When using the bench for fluorescent and UV (ultraviolet) applications, a large tent is pulled over the bench to reduce light inside, allowing the fluorescent ink to be detected easier using UV.
For mobile testing and testing of smaller components, a handheld electromagnet yoke is the preferred option. The two contacting points create opposing magnetic fields. As a result, a handheld electromagnet is only suitable for the testing of smaller components and welds. To help discover all types of discontinuities, the yoke should be rotated 90 degrees to capture discontinuities in the horizontal and vertical plane.
After undertaking MPI, it is important the component is demagnetised, and there is a range of demagnetising equipment such as pull through coils for either AC or DC.
A Gauss meter is used to measure the residual magnetism of the component after testing. If the maximum amount of residual magnetism is exceeded, the component will require additional demagnetisation.
Standards for MPI
There are many standards for undertaking MPI on products and even more for NDT procedures! Magnetic particle inspection is an activity that can find potential catastrophic defects and hence is regulated heavily.

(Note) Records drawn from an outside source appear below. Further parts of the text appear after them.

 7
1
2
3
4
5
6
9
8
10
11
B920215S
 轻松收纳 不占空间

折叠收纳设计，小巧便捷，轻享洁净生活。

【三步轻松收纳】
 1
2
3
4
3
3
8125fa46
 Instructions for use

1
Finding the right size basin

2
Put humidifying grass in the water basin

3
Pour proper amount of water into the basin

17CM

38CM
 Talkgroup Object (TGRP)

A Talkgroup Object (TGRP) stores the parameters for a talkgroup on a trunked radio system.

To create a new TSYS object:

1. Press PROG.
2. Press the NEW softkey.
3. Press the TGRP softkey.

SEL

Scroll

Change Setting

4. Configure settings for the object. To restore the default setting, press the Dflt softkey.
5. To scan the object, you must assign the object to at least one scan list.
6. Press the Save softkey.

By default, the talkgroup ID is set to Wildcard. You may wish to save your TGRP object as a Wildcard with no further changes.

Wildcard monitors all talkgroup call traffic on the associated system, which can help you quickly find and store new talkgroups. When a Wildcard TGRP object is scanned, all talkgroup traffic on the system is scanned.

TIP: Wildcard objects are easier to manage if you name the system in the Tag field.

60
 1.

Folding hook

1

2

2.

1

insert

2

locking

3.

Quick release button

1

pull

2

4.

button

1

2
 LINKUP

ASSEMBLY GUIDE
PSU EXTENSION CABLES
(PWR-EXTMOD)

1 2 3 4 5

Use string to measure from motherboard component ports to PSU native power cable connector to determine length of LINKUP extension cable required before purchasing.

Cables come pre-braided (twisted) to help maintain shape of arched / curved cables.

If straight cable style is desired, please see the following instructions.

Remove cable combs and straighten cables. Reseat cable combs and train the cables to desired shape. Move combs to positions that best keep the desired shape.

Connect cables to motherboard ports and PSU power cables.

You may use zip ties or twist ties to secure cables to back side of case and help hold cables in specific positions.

Testing is required for each batch of magnetic ink used to measure and ensure the correct volume of ferromagnetic particles are within the suspension. Fortunately, a batch of paint covers a large number of canisters, so the testing isn’t overregulated. Additionally, a light reading is required and must meet the minimum standard of 1000 lux. After all, MPI is heavily visual so ensuring sufficient light is present is a good idea. ISO 9934 – ‘Non-destructive testing – Magnetic particle testing’ is the central standard for MPI testing and the standard that the majority of operators adhere to. ISO 9934 (International Organization for Standardization) has 3 parts to cover general principles, equipment and detection media:
- ISO 9934-1 – Non-destructive testing – Magnetic particle testing – Part 1 – General Principles
- ISO 9934-2 – Non-destructive testing – Magnetic particle testing – Part 2 – Detection Media
- ISO 9934-3 – Non-destructive testing – Magnetic particle testing – Part 3 – Equipment
Summary
MPI is the most popular non-destructive testing method used in many industries and plays a pivotal role in crack detection. We now understand how MPI works, how cracks are identified, the different types of magnetisation methods and the currents used. It is a process you are likely to encounter in your career, therefore, it will be a benefit to understand the process and how it works.